Deep Future Gaze: Gaze Anticipation on Egocentric Videos
Using Adversarial Networks
Abstract
We introduce a new problem of gaze anticipation on egocentric videos. This substantially extends the conventional gaze prediction problem to future frames by no longer
confining it on the current frame. To solve this problem, we
propose a new generative adversarial neural network based
model, Deep Future Gaze (DFG). DFG generates multiple
future frames conditioned on the single current frame and
anticipates corresponding future gazes in next few seconds. It consists of two networks: generator and discriminator.
The generator uses a two-stream spatial temporal convolution architecture (3D-CNN) explicitly untangling the foreground and the background to generate future frames. It
then attaches another 3D-CNN for gaze anticipation based
on these synthetic frames. The discriminator plays against
the generator by differentiating the synthetic frames of the
generator from the real frames.

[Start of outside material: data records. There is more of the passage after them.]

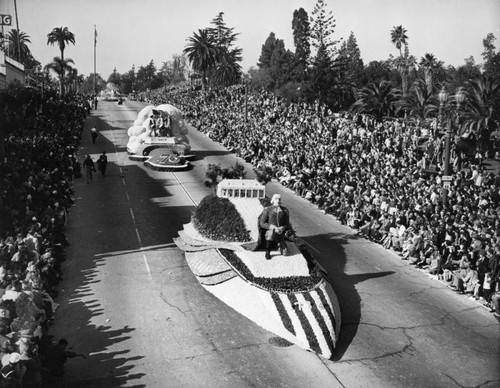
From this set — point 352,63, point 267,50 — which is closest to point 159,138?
point 352,63

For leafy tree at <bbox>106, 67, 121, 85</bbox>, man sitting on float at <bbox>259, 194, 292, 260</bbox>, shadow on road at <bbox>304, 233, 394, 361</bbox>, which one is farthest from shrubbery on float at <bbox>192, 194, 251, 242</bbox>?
leafy tree at <bbox>106, 67, 121, 85</bbox>

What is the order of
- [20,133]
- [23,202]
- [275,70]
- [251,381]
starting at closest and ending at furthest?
[251,381] → [23,202] → [20,133] → [275,70]

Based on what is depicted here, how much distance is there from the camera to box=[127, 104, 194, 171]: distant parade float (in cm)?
4022

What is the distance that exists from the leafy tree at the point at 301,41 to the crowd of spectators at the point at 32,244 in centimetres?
3780

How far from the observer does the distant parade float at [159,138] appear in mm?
40219

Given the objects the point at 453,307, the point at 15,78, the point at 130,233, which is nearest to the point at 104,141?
the point at 15,78

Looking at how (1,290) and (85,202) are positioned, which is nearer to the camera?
(1,290)

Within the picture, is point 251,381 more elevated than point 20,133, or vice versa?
point 20,133

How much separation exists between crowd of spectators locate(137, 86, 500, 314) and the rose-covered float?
5789 mm

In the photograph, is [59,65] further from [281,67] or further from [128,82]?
[128,82]

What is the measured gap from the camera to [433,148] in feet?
101

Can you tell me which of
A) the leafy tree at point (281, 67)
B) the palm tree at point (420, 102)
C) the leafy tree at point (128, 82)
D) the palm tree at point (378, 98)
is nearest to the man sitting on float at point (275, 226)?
the palm tree at point (378, 98)

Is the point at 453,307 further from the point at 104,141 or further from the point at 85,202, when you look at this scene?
the point at 104,141

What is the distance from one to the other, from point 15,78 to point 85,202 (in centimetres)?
2374
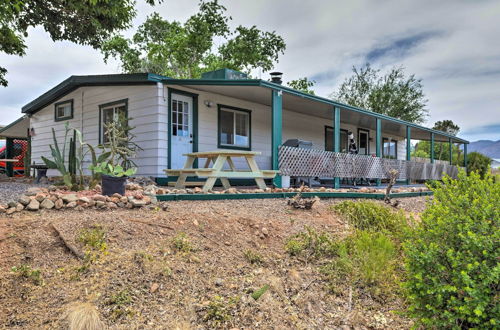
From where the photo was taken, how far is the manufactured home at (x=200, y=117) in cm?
776

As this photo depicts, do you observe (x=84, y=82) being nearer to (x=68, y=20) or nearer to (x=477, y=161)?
(x=68, y=20)

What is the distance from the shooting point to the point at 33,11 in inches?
358

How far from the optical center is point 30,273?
2305 mm

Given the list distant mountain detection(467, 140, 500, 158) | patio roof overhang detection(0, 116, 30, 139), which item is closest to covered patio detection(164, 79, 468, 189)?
patio roof overhang detection(0, 116, 30, 139)

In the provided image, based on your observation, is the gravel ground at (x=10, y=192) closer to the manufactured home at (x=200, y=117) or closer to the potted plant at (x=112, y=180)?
the potted plant at (x=112, y=180)

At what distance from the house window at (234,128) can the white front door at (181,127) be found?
1.00m

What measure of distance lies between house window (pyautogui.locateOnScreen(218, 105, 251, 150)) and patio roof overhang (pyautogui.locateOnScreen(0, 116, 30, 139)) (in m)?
7.91

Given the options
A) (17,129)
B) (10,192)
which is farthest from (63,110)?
(10,192)

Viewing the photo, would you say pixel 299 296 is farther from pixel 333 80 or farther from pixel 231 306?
pixel 333 80

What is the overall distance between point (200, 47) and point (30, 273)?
69.5ft

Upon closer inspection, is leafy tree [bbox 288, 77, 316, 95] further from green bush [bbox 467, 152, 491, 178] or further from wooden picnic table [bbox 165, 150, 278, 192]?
wooden picnic table [bbox 165, 150, 278, 192]

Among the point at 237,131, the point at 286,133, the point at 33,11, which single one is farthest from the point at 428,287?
the point at 33,11

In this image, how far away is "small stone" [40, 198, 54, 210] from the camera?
358 centimetres

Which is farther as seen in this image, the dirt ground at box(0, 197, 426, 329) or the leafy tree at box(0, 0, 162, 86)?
the leafy tree at box(0, 0, 162, 86)
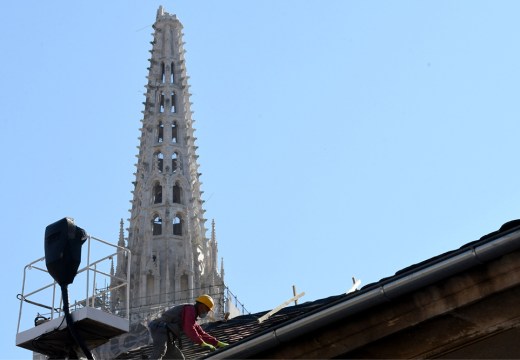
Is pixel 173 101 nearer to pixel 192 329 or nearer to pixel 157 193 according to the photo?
pixel 157 193

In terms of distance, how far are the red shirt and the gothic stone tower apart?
52191 mm

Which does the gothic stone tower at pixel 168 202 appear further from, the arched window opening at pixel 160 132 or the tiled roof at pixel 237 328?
the tiled roof at pixel 237 328

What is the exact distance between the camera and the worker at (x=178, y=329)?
1405 centimetres

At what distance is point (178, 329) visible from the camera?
47.0ft

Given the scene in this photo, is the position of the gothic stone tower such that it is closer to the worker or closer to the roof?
the worker

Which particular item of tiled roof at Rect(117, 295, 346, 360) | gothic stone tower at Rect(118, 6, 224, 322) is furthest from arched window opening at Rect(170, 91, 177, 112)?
tiled roof at Rect(117, 295, 346, 360)

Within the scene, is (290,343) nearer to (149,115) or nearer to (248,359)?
(248,359)

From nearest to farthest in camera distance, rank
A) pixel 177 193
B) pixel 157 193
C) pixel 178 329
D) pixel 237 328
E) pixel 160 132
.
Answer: pixel 178 329
pixel 237 328
pixel 177 193
pixel 157 193
pixel 160 132

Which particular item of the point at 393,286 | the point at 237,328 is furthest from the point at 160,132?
the point at 393,286

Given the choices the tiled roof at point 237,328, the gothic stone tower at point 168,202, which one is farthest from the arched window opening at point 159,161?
the tiled roof at point 237,328

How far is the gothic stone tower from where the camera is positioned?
72.2 m

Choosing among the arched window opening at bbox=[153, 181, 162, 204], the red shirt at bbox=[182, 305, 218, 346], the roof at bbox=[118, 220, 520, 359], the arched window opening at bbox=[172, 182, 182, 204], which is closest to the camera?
the roof at bbox=[118, 220, 520, 359]

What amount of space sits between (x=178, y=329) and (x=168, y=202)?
6136 centimetres

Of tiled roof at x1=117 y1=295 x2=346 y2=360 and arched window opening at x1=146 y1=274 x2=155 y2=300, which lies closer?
tiled roof at x1=117 y1=295 x2=346 y2=360
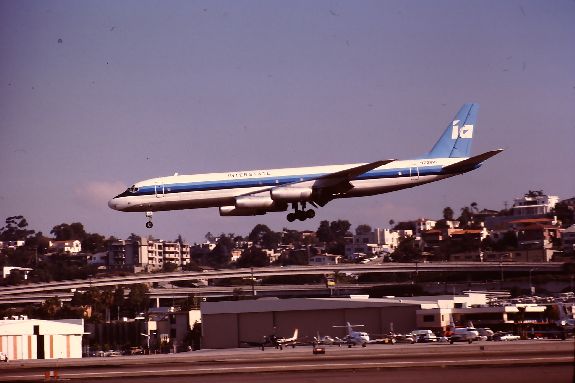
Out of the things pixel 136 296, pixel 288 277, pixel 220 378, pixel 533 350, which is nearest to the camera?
pixel 220 378

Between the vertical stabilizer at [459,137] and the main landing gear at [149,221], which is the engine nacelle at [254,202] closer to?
the main landing gear at [149,221]

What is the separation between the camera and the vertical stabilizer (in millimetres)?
78500

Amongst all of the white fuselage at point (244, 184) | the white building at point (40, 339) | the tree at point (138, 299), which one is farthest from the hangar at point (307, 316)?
the tree at point (138, 299)

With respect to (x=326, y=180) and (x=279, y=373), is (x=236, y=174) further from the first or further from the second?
(x=279, y=373)

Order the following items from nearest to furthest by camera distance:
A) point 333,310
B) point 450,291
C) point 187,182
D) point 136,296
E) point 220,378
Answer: point 220,378 → point 187,182 → point 333,310 → point 450,291 → point 136,296

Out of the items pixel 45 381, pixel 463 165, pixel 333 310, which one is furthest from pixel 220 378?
pixel 333 310

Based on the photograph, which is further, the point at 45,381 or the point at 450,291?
the point at 450,291

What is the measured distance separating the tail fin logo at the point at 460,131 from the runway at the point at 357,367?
2768 centimetres

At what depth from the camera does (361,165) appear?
70.1 meters

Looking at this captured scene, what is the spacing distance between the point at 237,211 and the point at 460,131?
73.3 feet

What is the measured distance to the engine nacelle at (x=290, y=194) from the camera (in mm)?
Answer: 70125

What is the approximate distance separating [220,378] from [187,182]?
105 feet

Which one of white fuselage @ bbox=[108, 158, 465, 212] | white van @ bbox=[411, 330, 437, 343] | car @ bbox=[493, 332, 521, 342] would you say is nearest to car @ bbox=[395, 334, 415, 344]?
white van @ bbox=[411, 330, 437, 343]

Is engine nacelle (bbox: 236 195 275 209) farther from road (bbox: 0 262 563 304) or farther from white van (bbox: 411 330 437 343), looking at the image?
road (bbox: 0 262 563 304)
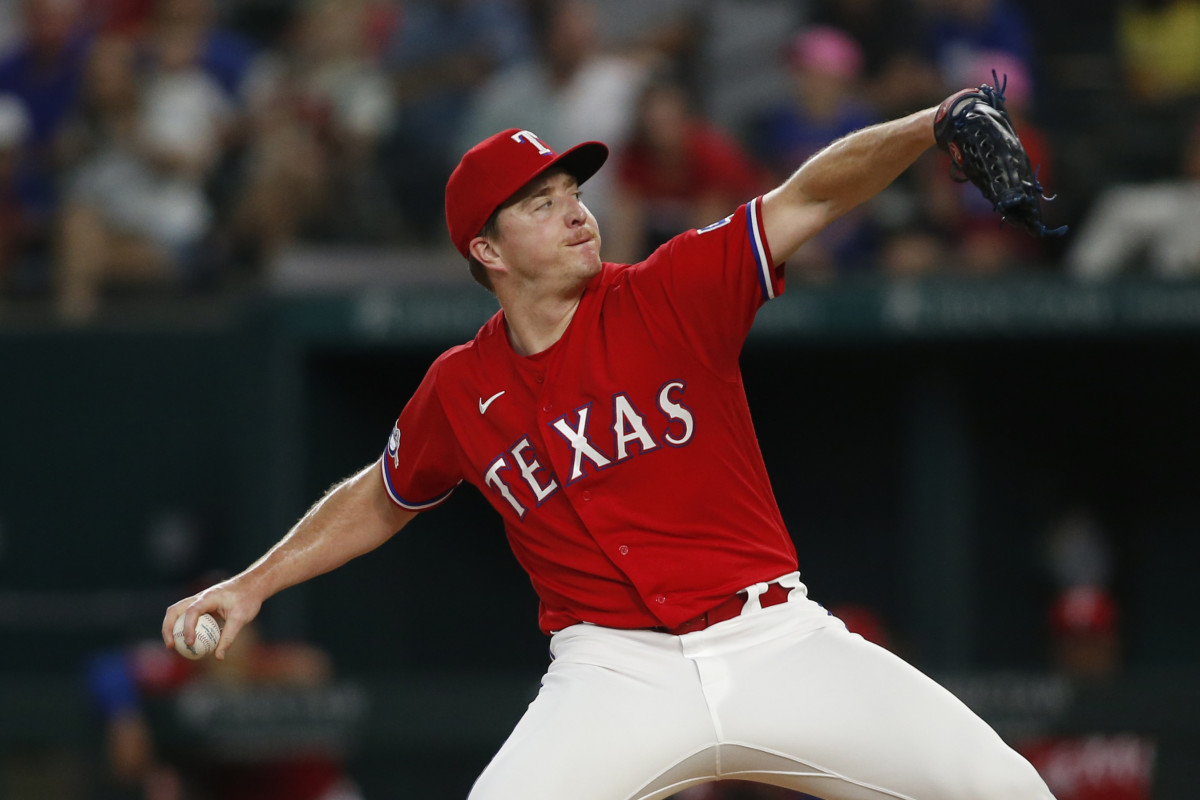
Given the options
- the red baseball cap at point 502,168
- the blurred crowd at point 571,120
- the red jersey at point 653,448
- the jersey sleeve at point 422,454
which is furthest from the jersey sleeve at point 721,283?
the blurred crowd at point 571,120

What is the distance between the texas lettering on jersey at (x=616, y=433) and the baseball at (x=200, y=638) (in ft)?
2.39

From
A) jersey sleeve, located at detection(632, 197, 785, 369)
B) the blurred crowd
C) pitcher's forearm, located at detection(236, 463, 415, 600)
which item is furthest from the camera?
the blurred crowd

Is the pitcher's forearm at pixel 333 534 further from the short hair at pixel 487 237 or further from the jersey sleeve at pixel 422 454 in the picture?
the short hair at pixel 487 237

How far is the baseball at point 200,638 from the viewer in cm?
360

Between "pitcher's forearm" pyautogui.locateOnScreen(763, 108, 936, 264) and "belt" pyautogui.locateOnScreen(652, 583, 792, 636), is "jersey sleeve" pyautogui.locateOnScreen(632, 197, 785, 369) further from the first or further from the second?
"belt" pyautogui.locateOnScreen(652, 583, 792, 636)

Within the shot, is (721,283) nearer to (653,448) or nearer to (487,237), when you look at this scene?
(653,448)

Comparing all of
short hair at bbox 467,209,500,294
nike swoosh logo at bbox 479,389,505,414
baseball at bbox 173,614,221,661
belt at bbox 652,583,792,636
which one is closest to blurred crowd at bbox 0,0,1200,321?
short hair at bbox 467,209,500,294

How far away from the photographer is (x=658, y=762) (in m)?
3.38

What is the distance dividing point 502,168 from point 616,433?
0.62m

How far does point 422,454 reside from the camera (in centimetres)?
388

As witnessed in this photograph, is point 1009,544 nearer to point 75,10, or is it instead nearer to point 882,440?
point 882,440

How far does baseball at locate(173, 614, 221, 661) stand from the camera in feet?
11.8

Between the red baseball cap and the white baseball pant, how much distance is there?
95cm

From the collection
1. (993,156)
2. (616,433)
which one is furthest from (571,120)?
(993,156)
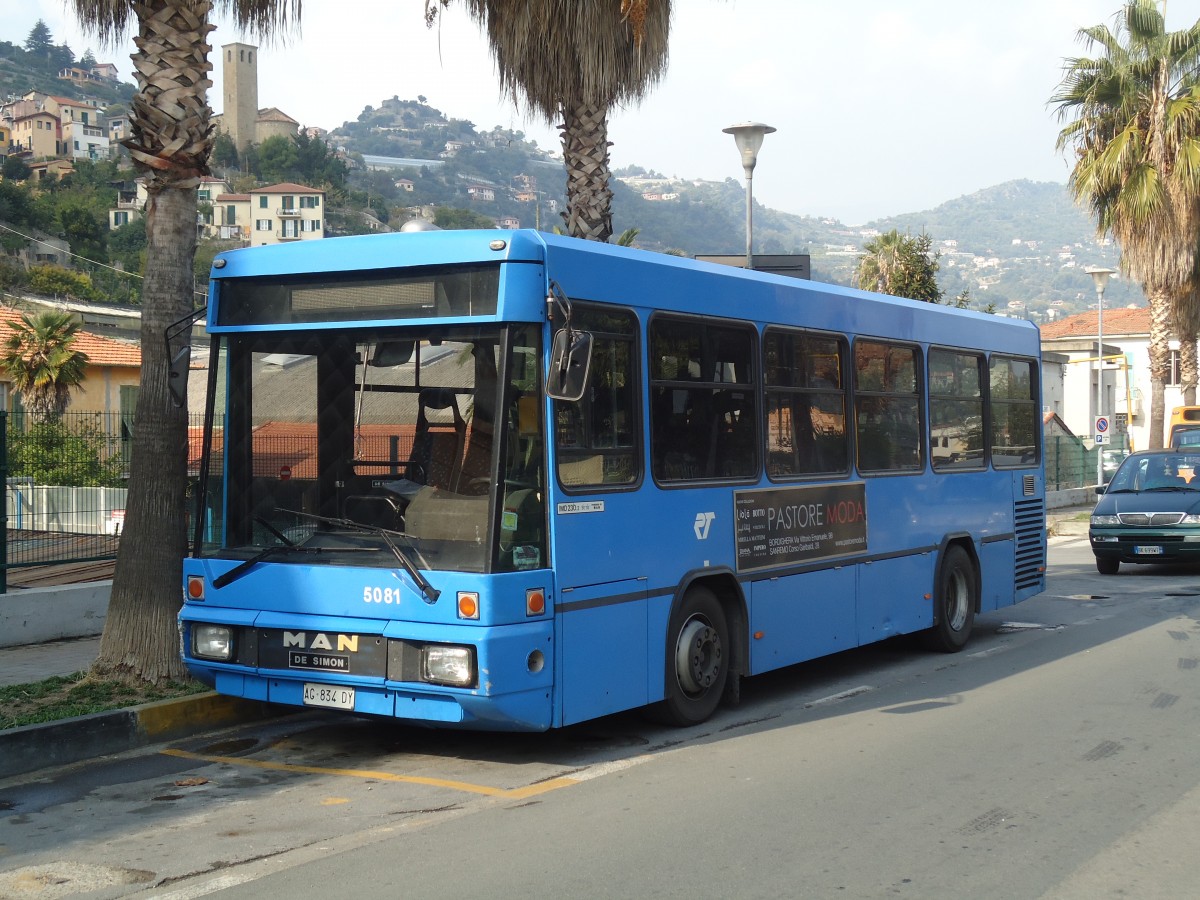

Through competition with
discriminator, the generator progressively improves quality
of the future frames and thus anticipates future gaze better.
Experimental results on the publicly available egocentric
datasets show that DFG significantly outperforms all wellestablished baselines. Moreover, we demonstrate that DFG
achieves better performance of gaze prediction on current
frames than state-of-the-art methods. This is due to benefiting from learning motion discriminative representations in
frame generation. We further contribute a new egocentric
dataset (OST) in the object search task. DFG also achieves
the best performance for this challenging dataset.